Женщина, словно не замечая человека, скидывая с ног лёгкую обувку, закачалась на мозолистых ступнях, крепких пальцах, выискивая глазами центральный вход в баню, чтобы, не промазав, туда бросить уставшее пьяное тело, при этом напевала:

                Верила, верила, верю,
                Верила, верила я!
                Но никогда не поверю,
                Что ты разлюбишь меня!

   — Я спрашиваю, где кружилась? (пауза) — Ты же знала, что скотина не кормлена. А если бы я не заехал, а-а?
   — Ничего с твоей скотиной не случится, пусть слегка на диете посидит, о жизни подумает! Ха! Ха! Ха! (громко смеётся) — Ой, как головушка чудно крутит… обмыли чуточку стожки… бригадир поставил… (трогает лоб,  бросает себя в баню, закрывается на крючок). Раздевается, гремит тазиками, моется, продолжая петь:

                Белая роза - свиданья,
                Красная роза - любви,
                Желтая роза – разлуки,
                Я умираю с тоски

Пуще громыхнуло, сверху поддало, мелко-мелко закапало.
   — Обмыли!.. Знаю я твои обмывки… — Стервоза! — Гришка с полного размаху, сапогом пнул невиноватое ведро. Оно, получив больно в бок, отлетело с грохотом, ударилось о хату, притихло. Собака трусливо и неуверенно пролаял, возможно, всё понимая, спрятался в будку, загрустил.          
               
                2.
               
         Небо полностью закрылось тёмной крышкой, ничего не оставив для освещения людям, ни звёзд, ни луны, ни настроения. Дождь уже лупил вовсю, с интересом наблюдая за быстрым жилистым мужиком, кой не разбирая дороги, спешил на другой край сыреющего села.
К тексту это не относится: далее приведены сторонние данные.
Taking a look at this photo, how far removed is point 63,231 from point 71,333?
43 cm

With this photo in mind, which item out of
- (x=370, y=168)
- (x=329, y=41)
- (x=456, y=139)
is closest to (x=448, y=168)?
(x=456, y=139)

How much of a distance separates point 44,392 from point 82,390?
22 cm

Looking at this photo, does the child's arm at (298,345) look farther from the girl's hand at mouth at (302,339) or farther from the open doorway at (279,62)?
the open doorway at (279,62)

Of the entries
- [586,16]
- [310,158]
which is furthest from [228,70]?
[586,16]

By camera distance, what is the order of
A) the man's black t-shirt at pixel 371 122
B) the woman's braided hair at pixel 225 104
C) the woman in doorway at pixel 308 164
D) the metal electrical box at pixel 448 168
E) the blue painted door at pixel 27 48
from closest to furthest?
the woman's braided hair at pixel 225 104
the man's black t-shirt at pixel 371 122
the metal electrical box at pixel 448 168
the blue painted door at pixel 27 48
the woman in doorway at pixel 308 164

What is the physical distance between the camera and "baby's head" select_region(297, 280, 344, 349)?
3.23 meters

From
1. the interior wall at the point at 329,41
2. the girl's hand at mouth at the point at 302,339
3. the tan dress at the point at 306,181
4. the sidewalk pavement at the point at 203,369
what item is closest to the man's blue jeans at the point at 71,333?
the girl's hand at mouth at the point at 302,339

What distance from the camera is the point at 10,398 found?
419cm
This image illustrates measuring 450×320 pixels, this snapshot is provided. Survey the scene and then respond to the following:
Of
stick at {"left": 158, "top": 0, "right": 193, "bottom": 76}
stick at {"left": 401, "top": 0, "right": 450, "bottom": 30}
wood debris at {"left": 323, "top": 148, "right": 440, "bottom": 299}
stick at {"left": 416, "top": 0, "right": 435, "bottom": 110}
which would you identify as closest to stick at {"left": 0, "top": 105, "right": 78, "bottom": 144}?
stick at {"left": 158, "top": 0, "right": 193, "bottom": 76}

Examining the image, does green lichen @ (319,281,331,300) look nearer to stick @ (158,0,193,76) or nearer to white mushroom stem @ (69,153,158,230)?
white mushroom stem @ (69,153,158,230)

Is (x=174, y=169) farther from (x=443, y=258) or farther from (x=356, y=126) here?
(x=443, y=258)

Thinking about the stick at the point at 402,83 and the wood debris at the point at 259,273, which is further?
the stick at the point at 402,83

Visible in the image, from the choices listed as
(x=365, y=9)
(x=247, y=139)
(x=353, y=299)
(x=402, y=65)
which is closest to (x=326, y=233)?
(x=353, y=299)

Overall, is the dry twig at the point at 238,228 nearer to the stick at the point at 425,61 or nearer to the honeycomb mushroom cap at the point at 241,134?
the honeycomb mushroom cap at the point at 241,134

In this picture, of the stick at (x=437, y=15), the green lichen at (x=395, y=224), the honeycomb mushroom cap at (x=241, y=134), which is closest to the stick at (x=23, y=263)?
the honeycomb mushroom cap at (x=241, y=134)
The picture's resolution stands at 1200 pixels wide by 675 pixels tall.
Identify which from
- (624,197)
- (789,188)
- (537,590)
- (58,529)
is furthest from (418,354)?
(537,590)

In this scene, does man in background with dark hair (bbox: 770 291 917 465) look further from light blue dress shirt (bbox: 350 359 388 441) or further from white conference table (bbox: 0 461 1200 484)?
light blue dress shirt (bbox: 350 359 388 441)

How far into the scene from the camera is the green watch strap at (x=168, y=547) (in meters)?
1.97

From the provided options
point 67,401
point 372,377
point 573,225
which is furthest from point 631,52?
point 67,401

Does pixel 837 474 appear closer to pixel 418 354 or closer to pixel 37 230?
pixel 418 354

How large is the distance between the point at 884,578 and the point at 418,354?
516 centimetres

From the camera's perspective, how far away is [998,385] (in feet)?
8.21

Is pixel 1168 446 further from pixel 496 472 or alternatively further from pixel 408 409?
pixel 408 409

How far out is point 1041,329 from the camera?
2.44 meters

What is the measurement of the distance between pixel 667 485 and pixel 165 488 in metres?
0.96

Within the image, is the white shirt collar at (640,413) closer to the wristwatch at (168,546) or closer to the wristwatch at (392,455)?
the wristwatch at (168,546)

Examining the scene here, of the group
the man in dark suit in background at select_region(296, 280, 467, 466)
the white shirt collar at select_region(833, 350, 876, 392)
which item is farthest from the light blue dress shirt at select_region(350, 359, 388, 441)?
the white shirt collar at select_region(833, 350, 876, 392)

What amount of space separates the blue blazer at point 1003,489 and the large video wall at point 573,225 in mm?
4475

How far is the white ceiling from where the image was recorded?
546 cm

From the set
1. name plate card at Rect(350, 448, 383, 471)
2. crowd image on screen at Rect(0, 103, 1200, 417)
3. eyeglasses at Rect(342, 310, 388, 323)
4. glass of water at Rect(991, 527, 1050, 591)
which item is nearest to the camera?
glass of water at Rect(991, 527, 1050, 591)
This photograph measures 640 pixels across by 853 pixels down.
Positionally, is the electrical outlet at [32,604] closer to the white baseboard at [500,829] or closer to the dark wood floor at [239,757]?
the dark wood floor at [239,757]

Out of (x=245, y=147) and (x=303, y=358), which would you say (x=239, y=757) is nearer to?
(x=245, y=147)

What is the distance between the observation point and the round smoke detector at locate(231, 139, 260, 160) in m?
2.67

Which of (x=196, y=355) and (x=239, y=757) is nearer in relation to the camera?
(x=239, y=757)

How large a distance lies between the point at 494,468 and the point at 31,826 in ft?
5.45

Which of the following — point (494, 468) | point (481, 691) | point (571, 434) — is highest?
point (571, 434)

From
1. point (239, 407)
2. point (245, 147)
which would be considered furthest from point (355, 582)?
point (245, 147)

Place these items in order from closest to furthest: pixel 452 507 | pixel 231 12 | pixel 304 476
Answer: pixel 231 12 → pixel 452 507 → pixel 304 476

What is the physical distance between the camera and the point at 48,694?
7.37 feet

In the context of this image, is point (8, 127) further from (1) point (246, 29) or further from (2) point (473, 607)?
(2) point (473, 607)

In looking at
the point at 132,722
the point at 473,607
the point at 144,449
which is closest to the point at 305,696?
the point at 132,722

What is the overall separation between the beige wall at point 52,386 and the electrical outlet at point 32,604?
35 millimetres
Гришка шёл огородами, самыми безлюдными дорогами, уже полностью вымокший, душой разбитый, не собранный, не свой.
   
Быстро перемахнув неухоженный вдовий забор, обогнув кучу картофельной ботвы, приблизился к чужому двору, огородным скрипучим воротам. Первым обозначился местный сторож, гремя цепью, хриплым голосом, потом — соседского дома — истеричная сучка, потом уже хозяйка, — выйдя на крыльцо, включив свет в сенях:
   — А-а, ночные гости! — усмехается ладная женщина, — уступая дорогу стекающему колхозному телу. — Что… опять коса на камень наскочила, больную зазубрину дала? — Проходи… не стой… снимай сапоги… вот боты, одень… (гость сопит, молчит, выполняет, что велят) — в хате разденешься… одну печку протопила… посохнет…

Хозяйка обходит нутро избы, задёргивает все шторы-задергушки на окнах.
    — Суп будешь?..
    — Выпить есть?
    — А надо?..
    — Прими со мной… поддержи… (сдирает с себя всю одёжку)
   
Через два часа. В хате тепло и притемнено. Чувствуется лёгкий запах закончившейся близости. Кошки старенькой — калачик, у ног знакомого гостя. Ходики стукают время на побеленной стене, рядом с ними, в рамках, образа родных людей, уже покойного, молодого ещё мужа. Гришка, уже успокоенный, лежит в постели, закинув крепкие руки за голову, с сивыми заросшими подмышками наружу, кривит губы, о своём думает.
 
Она, уже липко остывшая, на лице местами пунцовая, до пят спрятанная в бело-кремовую ночнушку, сидит на краю дивана, гребнем медленно расчёсывает густые чёрные волосы, чуть кривя красивую разомлевшую голову.
    — Гриш!
    — Ну!
    — А у меня внучик появился. Старшего… что в Красноярске. Вот… на Новый год хочу проехать… повидать.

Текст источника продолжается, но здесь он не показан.